Lulu’s other mum is Jewish and she also got to observe in her other home, the rituals of Friday night candles, passover and other festivals. Interestingly Lulu didn’t ever see Christmas or Easter as spiritual or religious which I found fascinating!

I think for a lot of us we think that we need to go on retreat or go to do special initiation, take ayahuasca in far away places as spiritual practice, but motherhood is its own path.  Having practices which anchor the divine energy into the every day brought me a lot of peace. I have been committed to healing through what motherhood has shown me, the dark side of the maternity care system, my relationship to power, the wounding of the school system, my own sense of worth and feminine creativity.

Bringing ritual into the every day through prayer, music, ceremony for me has been supportive, healing and nourishing.

On that note I would like to leave you with this poem that really spoke to me as a mother

My firstborn, by jessica Urlichs

It was you that made me a mother.

It was you that stopped me in my tracks and paved new ones for me.

It was you that reduced me to the rubble of myself, and then built me back up stronger.

It was you that gave me so many reasons, but also reasons for criticising my body, for loving what it gave me, for being comfortable in my own skin.

It was you who first turned the nights into weeks and the years into days.

It was you that filled me with a type of gratitude I’d never known, each breath you took filled my lungs, each step you took was our journey together.
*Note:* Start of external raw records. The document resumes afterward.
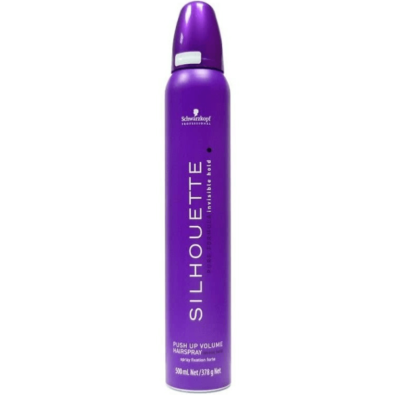 Silhouette Push Up C´Volume Hairspray 500 ml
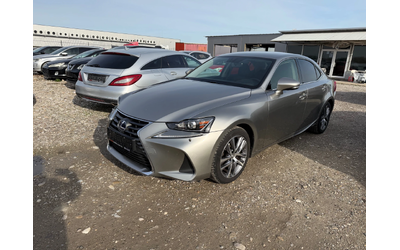 lexus-is-300 - 0
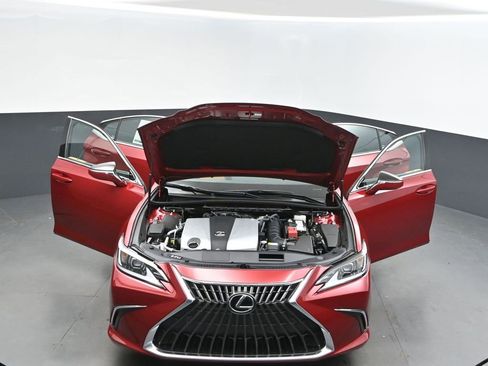 New 2025 Lexus ES 350 w/ Premium Package image 34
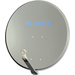 Humax 75 Pro SAT Antenne 75 cm Reflektormaterial: Aluminium Anthrazit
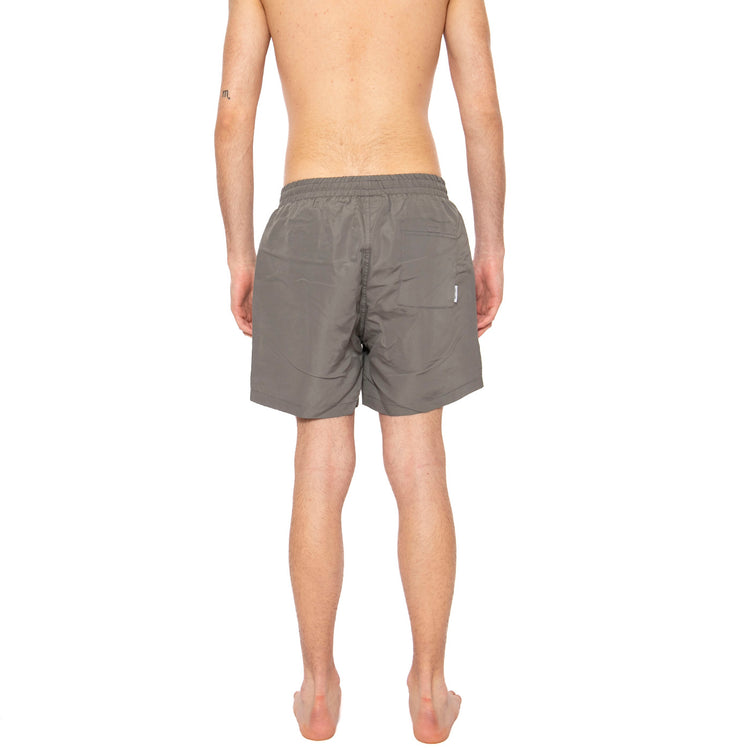 Ted Life Short Swim Noos Castor Gray - Costume da Bagno Uomo Grigio 22021832-4134309 . ONLY & SONS 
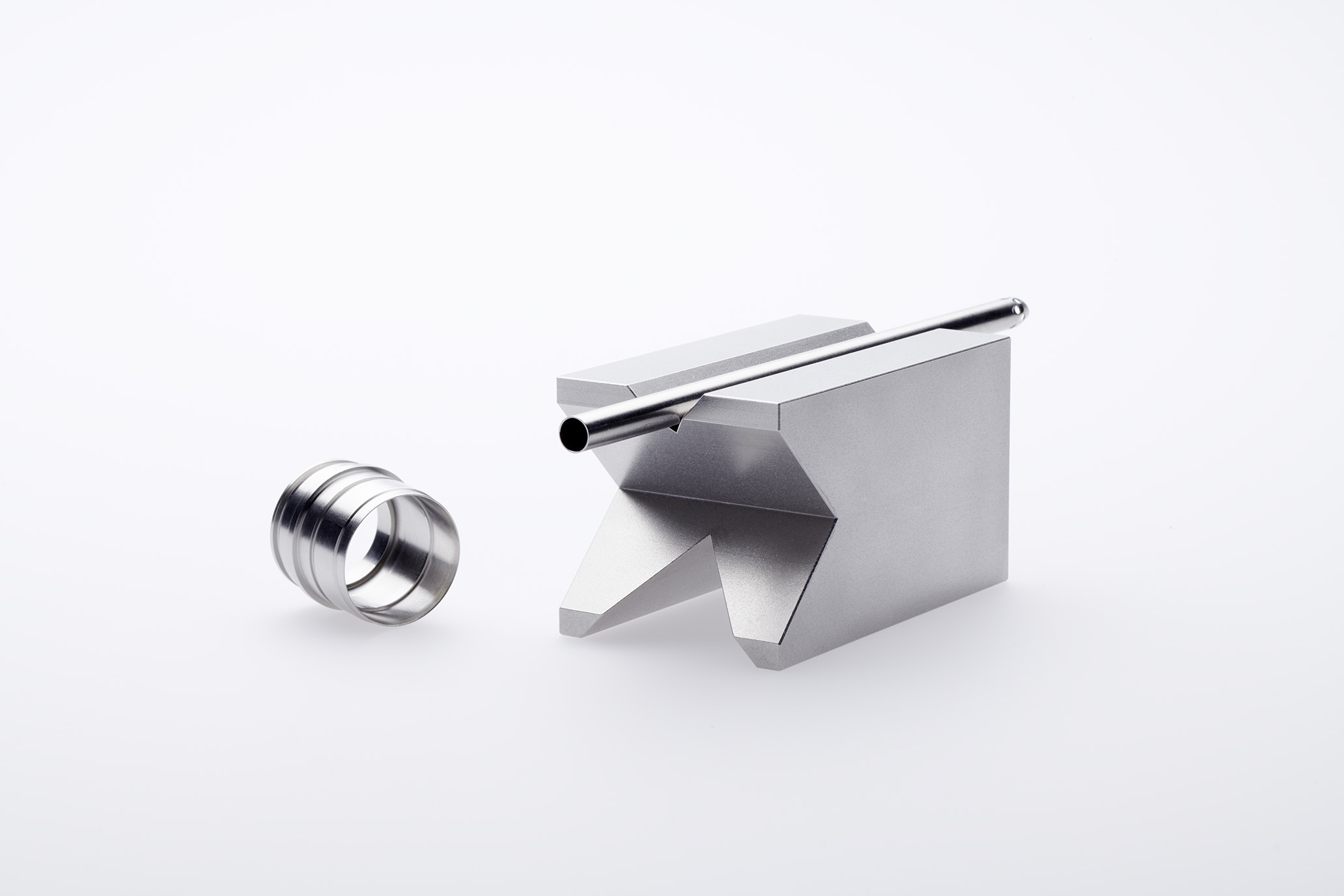 V자형 블록 (V-Block)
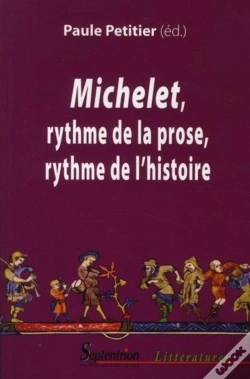 Capa do artigo Michelet ; Rythme De La Prose, Rythme De L'Histoire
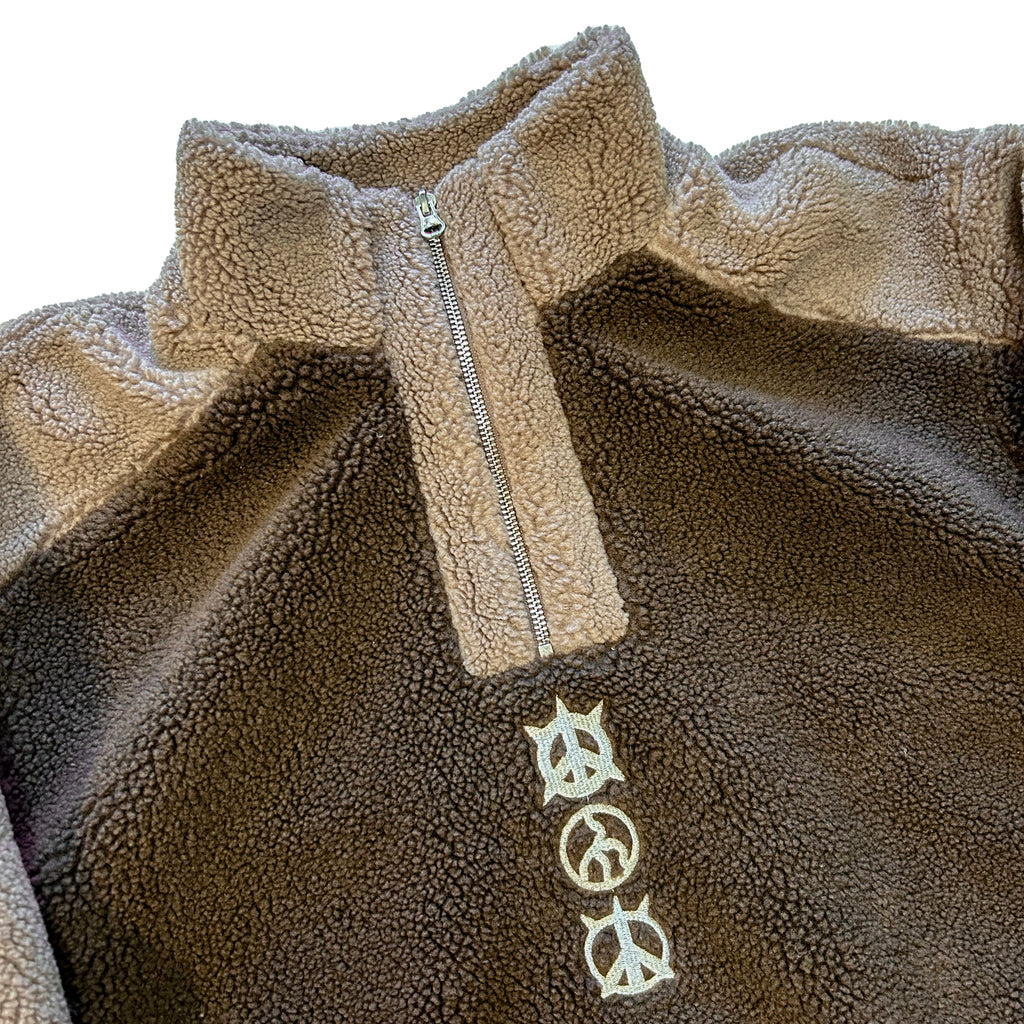 BROWN SHERPA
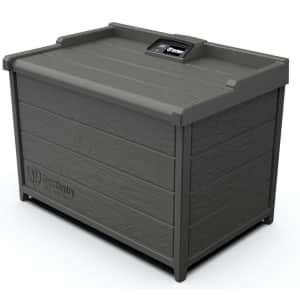 BenchSentry Smart Contactless Delivery Vault for $299 for members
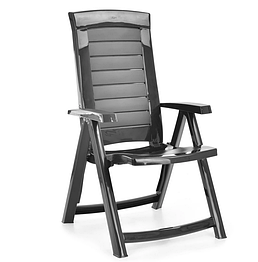 Садове крісло HECHT JARDIN GRAPHITE CHAIR µ§¦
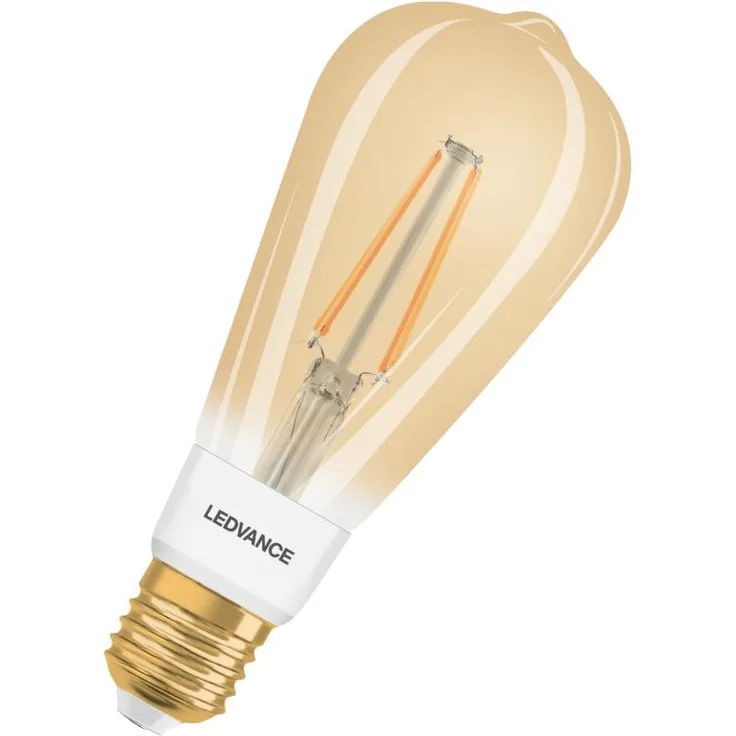 LEDVANCE SMART+ Filament Edison Dimmable 55 6W E27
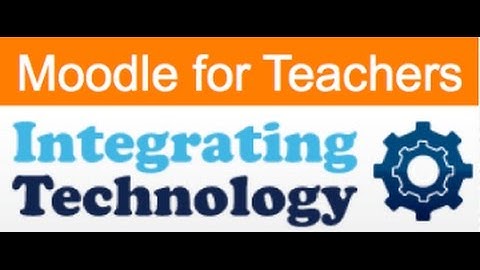 Lesson Activity on Moodle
It was you that introduced me to so many firsts, to a different type of love, heart ache, and to me.

It was you that gave me a kind of confidence I never knew I had within, a whisper turned roar, an exercised patience, a worry that will live in my heart forever.

It was you who unearthed me, things tucked away, no longer buried, it was you who cracked me open.

It was you that showed me a different view of the world, decisions, memories, dreams, are all shaped with you.

It was you I held as I cried in the early months, deep in the trenches, lonely but in the best company. Tired but never more alive. It was you that got me through.

You’re much older now.

But I’ll always remember us in the quiet of the weekdays, where we did nothing and everything. Our chapter.

How it was you, who made me a mother.